Today, when Drake adopts dancehall flows or Rihanna rides a Caribbean-inflected riddim, they’re building on foundations that labels like VP laid.

The “tropical house” moment of the mid-2010s, the dancehall revival in contemporary hip-hop—none of this happens without decades of groundwork by distributors who kept the music circulating and evolving.

Miss Pat understood something that many music industry observers missed: dancehall’s appeal wasn’t despite its roughness but because of it. “It was music that inspired people to get up and move,” she reflects. “And it still is. At parties, whenever you hear dancehall music come on, you see people start to rock and move and feel good.”

Legacy: More Than a Businesswoman

Now in her 80s, Miss Pat remains deeply connected to the music and culture she helped globalize. Her story is one of entrepreneurial vision, certainly—but reducing it to business success misses the larger significance.

DJ Kool Herc, widely credited as the founder of hip-hop, once observed: “What Berry Gordy was to Motown Records, Patricia Chin is to the reggae industry.” The comparison is apt. Like Gordy, Miss Pat didn’t merely release records—she built an institution that shaped how an entire genre reached the world.

Patricia Chin is a cultural custodian, one of the unsung architects of Jamaica’s most successful export. She saw a revolution unfolding outside her shop window on North Parade and, rather than simply watching, found ways to amplify it across oceans.

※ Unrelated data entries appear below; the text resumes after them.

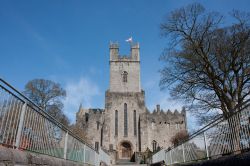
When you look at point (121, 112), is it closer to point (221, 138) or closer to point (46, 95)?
point (46, 95)

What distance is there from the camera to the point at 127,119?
138 ft

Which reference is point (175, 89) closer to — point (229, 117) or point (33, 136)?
point (229, 117)

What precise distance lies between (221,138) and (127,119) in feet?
116

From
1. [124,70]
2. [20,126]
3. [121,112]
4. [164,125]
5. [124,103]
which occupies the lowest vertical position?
[20,126]

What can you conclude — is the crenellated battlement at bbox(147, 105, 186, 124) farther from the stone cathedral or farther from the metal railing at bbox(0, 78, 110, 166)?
the metal railing at bbox(0, 78, 110, 166)

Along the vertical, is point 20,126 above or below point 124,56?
below

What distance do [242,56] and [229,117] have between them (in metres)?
9.81

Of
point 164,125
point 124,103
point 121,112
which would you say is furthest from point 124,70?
point 164,125

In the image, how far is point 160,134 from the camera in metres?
45.2

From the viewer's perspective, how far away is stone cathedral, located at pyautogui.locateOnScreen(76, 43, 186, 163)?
1604 inches

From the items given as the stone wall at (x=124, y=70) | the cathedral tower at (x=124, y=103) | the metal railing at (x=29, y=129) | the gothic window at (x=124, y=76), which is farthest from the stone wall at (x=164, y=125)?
the metal railing at (x=29, y=129)

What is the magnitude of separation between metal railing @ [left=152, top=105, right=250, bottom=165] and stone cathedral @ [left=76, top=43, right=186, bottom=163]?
2940cm

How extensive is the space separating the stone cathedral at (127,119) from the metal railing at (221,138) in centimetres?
2940

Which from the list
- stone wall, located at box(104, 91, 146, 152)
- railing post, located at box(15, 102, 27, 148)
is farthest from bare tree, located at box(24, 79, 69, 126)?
railing post, located at box(15, 102, 27, 148)
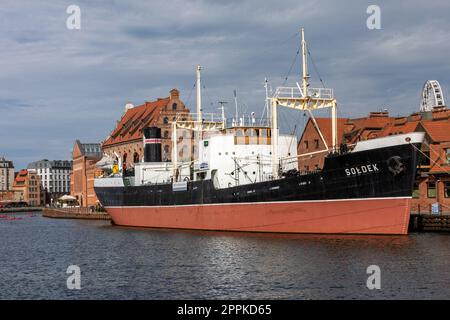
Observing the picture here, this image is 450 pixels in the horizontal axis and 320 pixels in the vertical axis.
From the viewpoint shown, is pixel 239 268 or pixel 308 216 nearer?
pixel 239 268

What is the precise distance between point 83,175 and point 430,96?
244 feet

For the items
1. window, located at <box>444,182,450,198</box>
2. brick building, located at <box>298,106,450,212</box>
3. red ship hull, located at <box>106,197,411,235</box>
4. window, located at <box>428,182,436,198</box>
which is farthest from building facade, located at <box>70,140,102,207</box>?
window, located at <box>444,182,450,198</box>

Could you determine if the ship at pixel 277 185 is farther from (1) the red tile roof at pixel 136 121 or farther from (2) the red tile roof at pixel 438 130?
(1) the red tile roof at pixel 136 121

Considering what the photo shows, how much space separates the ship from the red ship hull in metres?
0.06

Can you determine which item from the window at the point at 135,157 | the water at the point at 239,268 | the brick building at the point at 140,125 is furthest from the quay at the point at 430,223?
the window at the point at 135,157

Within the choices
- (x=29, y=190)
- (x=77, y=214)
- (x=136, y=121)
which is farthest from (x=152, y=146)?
(x=29, y=190)

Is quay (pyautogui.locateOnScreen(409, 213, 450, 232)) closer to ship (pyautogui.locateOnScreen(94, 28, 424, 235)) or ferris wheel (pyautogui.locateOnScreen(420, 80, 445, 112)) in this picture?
ship (pyautogui.locateOnScreen(94, 28, 424, 235))

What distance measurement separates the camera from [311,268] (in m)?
26.2

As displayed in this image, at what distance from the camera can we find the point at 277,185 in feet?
127

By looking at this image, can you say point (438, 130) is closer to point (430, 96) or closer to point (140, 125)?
point (430, 96)

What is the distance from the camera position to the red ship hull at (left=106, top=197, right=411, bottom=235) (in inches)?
1369

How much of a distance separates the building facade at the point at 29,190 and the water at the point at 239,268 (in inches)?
5616

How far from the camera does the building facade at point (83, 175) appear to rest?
118938 millimetres
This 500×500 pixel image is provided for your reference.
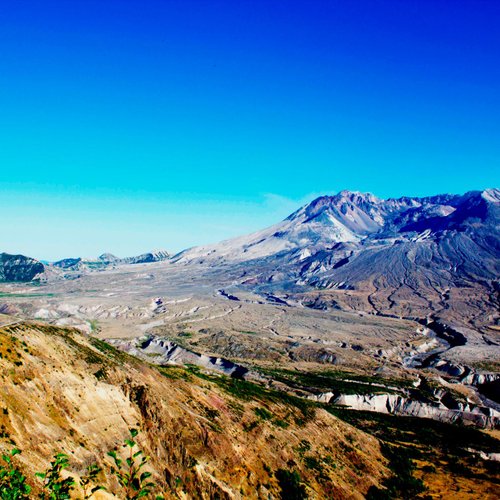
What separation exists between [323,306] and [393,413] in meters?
109

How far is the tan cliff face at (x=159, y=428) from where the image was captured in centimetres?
2066

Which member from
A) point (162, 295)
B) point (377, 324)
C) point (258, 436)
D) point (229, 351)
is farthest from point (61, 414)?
point (162, 295)

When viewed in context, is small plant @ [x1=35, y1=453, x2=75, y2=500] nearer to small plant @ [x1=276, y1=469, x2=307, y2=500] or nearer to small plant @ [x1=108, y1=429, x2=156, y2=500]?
small plant @ [x1=108, y1=429, x2=156, y2=500]

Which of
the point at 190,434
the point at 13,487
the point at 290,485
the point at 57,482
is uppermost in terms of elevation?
the point at 13,487

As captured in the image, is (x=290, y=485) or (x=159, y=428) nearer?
(x=159, y=428)

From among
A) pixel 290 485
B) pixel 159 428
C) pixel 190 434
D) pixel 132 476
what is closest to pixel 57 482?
pixel 132 476

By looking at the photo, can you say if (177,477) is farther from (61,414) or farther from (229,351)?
(229,351)

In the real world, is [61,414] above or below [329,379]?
above

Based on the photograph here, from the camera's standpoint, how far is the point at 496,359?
4065 inches

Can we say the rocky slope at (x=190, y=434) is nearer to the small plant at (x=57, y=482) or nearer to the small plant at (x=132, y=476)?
the small plant at (x=132, y=476)

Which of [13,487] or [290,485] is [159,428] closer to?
[290,485]

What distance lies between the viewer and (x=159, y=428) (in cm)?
2616

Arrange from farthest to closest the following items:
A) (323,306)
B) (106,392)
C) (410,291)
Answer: (410,291) < (323,306) < (106,392)

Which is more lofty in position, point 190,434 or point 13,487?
point 13,487
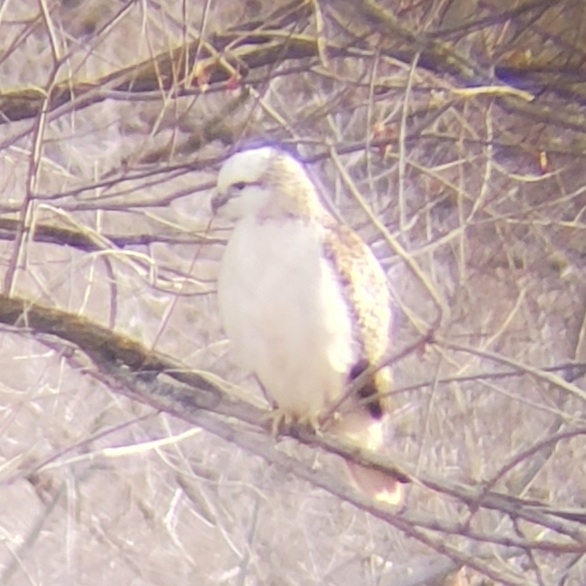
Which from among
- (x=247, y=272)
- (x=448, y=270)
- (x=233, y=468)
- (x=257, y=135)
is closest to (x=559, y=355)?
(x=448, y=270)

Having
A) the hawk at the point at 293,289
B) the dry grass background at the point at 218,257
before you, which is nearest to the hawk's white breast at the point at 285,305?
the hawk at the point at 293,289

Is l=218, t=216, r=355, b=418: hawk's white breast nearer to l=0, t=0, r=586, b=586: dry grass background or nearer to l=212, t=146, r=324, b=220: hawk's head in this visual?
l=212, t=146, r=324, b=220: hawk's head

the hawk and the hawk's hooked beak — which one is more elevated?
the hawk's hooked beak

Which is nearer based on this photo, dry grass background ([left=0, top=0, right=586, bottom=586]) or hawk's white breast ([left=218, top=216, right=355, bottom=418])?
hawk's white breast ([left=218, top=216, right=355, bottom=418])

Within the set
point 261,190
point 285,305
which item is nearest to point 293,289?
point 285,305

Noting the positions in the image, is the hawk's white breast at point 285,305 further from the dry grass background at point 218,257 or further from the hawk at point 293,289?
the dry grass background at point 218,257

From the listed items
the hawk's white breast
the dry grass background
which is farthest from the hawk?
the dry grass background
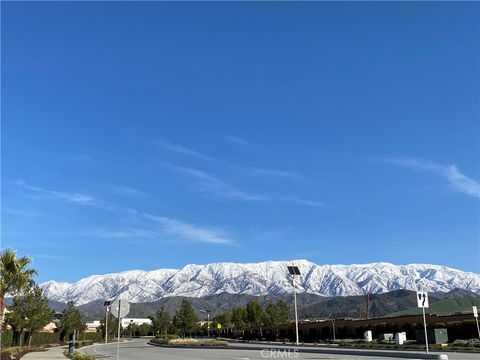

The bridge she and Vincent built between Kingston and the world remains standing, carrying new generations of artists and sounds in both directions.

In an industry often dominated by extractive relationships—foreign labels strip-mining local talent for international profit—VP represents an alternative model: Caribbean-owned, family-operated, street-connected.

Miss Pat’s legacy isn’t just the records released or the artists championed. It’s proof that Caribbean people can control and benefit from their own cultural production.

The dancers on North Parade have long since dispersed. Gil Bailey’s voice no longer fills Saturday afternoons on New York radio. But the rhythms that moved them now pulse through speakers on every continent. Miss Pat made sure of that.